• **WHAT YOU SHOULD DO**:
Reproduce the listing below verbatim, starting at the line that contains "channels: SDO/AIA 131" and ending at the line that contains "sigmoid: <bbox>167, 145, 203, 181</bbox>". Leave the pictures out of your copy.
-- start of TASK DATA --
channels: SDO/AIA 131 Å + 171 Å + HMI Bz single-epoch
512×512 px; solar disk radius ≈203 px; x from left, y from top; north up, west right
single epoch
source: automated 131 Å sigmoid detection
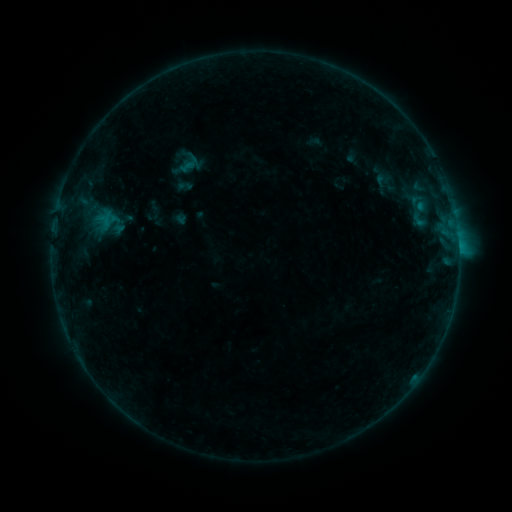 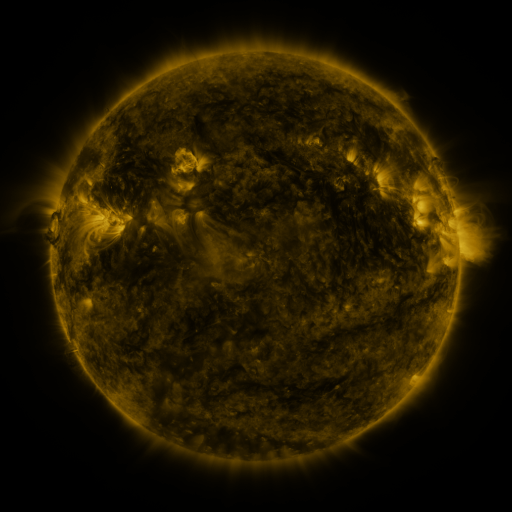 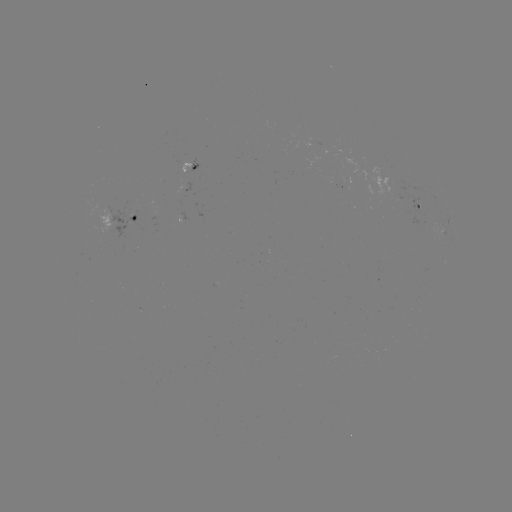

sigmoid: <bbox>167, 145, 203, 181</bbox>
-- end of TASK DATA --
-- start of TASK DATA --
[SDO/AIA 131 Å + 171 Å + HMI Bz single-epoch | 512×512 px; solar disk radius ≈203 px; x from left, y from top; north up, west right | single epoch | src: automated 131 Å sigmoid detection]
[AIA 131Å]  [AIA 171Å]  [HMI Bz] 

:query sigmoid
-- end of TASK DATA --
• **ANSWER TO THE PROBLEM**:
channels: SDO/AIA 131 Å + 171 Å + HMI Bz single-epoch
512×512 px; solar disk radius ≈203 px; x from left, y from top; north up, west right
single epoch
source: automated 131 Å sigmoid detection

sigmoid: <bbox>167, 145, 203, 181</bbox>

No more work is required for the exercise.